D’altronde ciò è fisiologico, quando non svolgi una preparazione adeguata (problema comune a tutte le squadre) e giochi tre match di preliminari. Il Verona non ha la qualità del Lille, ma è disposto in campo magnificamente.

Il Verona stava per vincere il primo match a San Siro dopo 58 incontri alla Scala del calcio. Poi ci ha pensato Ibra. Tra l’altro il Milan ha giocato 20 volte l’8 novembre e non ha mai perso. A far sì che questo incantesimo non si spezzasse non poteva che essere il suo fuoriclasse. Un fuoriclasse che ha arricchito la collezione di avversari a cui ha fatto gol in carriera.

E dire che la palla non voleva entrare, tra rigore calciato alle stelle, traversa e fallo di mano sull’azione del gol annullato a Calabria. Ma uno come lui è più forte delle avversità. Come non c’è virus che tenga, neanche la maledizione lanciatagli oggi da alcuni dei del calcio dispettosi ha fatto effetto. Il Diavolo ha ringraziato lui, che è salito sull’ascensore a recupero inoltrato.

Senza un leader come Ibra, difficilmente il Milan avrebbe rimontato la partita. Ritrovatosi presto il doppio svantaggio, la squadra rossonera ha reagito e ha lottato contro le avversità. Nella ripresa ha martellato, con tutti i compagni che hanno seguito il loro illustre leader. Il pareggio acciuffato con i denti è il risultato di una prova di grinta e cuore. Il Milan ha preso 5 gol consecutivi nell’arco di pochi giorni. Come un pugile messo alle corde, ma che sa soffrire, ma trovato il gancio giusto dopo tante tribolazioni.
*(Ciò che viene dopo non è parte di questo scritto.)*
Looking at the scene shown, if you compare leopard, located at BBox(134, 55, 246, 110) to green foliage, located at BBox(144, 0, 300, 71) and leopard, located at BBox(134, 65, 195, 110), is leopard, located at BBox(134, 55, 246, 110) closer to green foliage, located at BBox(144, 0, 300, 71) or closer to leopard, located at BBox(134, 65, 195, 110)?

La grandezza di Ibra è racchiusa in queste affermazioni post-partita: “Ce l’avevo con me stesso, quando la fatica entra in testa non sei al 100%. Giochiamo tante partite in poco tempo, meno male che arriva questa sosta. Anche oggi mi mancava lucidità e cattiveria davanti alla porta, oggi non c’ero”.